Saturday, November 29, 2008
Vincent Lopez was a band leader for most of his life, beginning in 1917! In 1921, he was one of the first bands to utilize the latest thing in technology called radio; his trademark opening for all broadcasts was "Lopez speaking!"
Throughout the 1920s, he had one of the top bands in America. It didn't hurt that he had talented musicians in his band like Artie Shaw, Xavier Cugat, Glenn Miller, and two brothers named Dorsey before they went out on their own. Lopez's piano stylings were flamboyant - influencing younger pianists such as Eddy Duchin and Liberace!

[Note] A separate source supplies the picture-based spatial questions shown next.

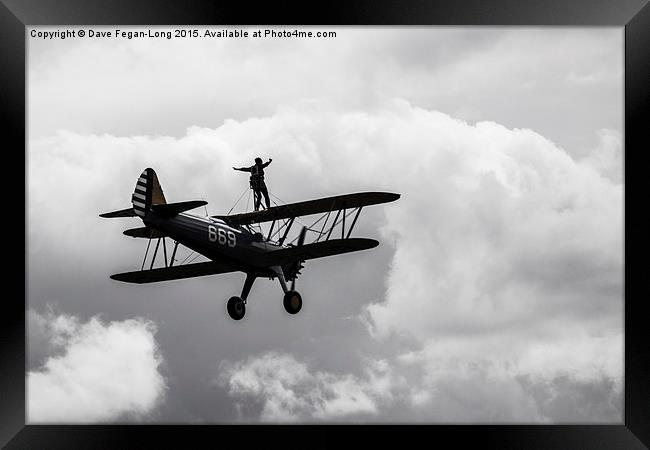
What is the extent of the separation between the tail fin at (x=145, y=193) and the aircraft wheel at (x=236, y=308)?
2.73 metres

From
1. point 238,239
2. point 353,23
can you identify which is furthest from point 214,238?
point 353,23

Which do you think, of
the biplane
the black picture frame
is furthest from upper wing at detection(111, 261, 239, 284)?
the black picture frame

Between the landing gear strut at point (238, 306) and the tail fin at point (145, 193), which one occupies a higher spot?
the tail fin at point (145, 193)

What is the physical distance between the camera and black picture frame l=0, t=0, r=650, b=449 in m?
12.6

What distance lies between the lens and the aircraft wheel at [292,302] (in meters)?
18.2

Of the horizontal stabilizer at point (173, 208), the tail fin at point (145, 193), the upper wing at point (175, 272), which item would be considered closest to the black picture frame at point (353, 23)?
the tail fin at point (145, 193)

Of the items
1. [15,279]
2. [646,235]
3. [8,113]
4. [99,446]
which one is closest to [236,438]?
[99,446]

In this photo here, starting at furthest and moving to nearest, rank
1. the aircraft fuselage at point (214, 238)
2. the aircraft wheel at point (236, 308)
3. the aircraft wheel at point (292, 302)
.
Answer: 1. the aircraft wheel at point (292, 302)
2. the aircraft wheel at point (236, 308)
3. the aircraft fuselage at point (214, 238)

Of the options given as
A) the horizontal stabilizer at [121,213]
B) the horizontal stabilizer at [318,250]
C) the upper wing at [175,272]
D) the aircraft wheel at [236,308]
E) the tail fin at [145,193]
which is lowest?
the aircraft wheel at [236,308]

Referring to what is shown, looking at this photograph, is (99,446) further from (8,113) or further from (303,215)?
(303,215)

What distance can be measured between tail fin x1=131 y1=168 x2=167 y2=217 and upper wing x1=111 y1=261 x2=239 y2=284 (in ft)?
6.91

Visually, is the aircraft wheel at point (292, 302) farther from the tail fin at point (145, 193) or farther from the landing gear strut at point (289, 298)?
the tail fin at point (145, 193)

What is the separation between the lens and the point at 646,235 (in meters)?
13.1

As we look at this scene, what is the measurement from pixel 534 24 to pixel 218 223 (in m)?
7.16
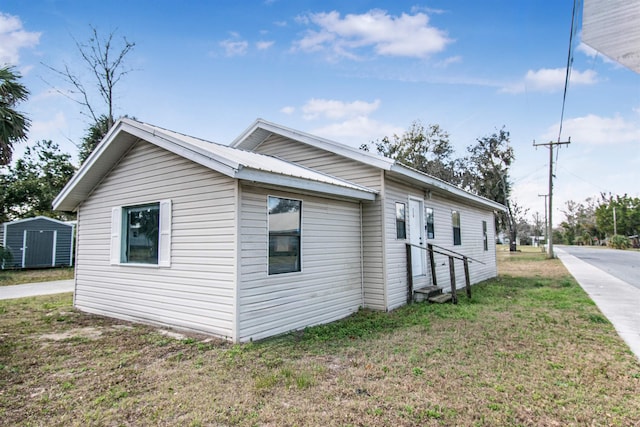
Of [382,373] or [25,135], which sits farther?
[25,135]

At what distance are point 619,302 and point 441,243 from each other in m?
4.03

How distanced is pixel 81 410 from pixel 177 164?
12.7 feet

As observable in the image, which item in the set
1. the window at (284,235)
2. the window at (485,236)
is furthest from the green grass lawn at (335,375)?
the window at (485,236)

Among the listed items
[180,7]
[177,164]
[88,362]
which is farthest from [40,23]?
[88,362]

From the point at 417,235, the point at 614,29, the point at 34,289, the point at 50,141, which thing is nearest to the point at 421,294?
the point at 417,235

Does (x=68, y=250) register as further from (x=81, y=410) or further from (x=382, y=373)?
(x=382, y=373)

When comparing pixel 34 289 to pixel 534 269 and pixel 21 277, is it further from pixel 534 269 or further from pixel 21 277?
pixel 534 269

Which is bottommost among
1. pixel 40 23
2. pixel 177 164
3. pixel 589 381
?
pixel 589 381

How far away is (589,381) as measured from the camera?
12.4 ft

He also discovered talents such as the blind whistler himself Fred Lowery and a young girl who made her debut with Lopez right here in my hometown of Fort Wayne, IN - Betty Hutton. Both Fred and Betty were featured in this musical soundie from 1939:
In 1941, Lopez and his orchestra played an engagement at the Taft Hotel in New York City and didn't leave for twenty years. They were the house band and every Wednesday through Sunday, Lopez had the ballroom jumping. He helped the USO during World War II, made more soundies, and continued his appearances on radio.
As the 1950s began, Lopez found another young talent. Miss Gloria Parker helped write songs for Lopez, appeared with him on a radio show called "Shake The Maracas" from the Taft Hotel, and sang and played the musical glasses with Lopez and Co..
They even co-wrote a Christmas song entitled "My Dream Christmas" that Lopez recorded (but not on this album or on Parker's Christmas album) possibly as a single (?). When this album was recorded in 1957, Lopez was nearing the end of his career and decided to go out in a blaze of Christmas glory.
There are 21 songs total and the covers are excellent listens. But the original songs are the winners here - fun, festive, bouncy, and bright! "Whistling Otto", "Here Comes The Fattest Man In Town", "Christmas Rush", "I'd Like To Find You In My Stocking" and others just get better especially in repeat mode.
Vincent Lopez & His Orchestra - Christmas Music
I found this on eBay in mid-2006. It was sent to me by a seller who had absolutely no clue how to ship an album - two pieces of cardboard taped around the album doesn't constitute a "package". What's worse is that when it arrived at my home, the mailman left it on the front porch in the middle of a rainstorm.
Thankfully, no major damage was done. I quickly got a P.O. Box and never again had to worry about the elements.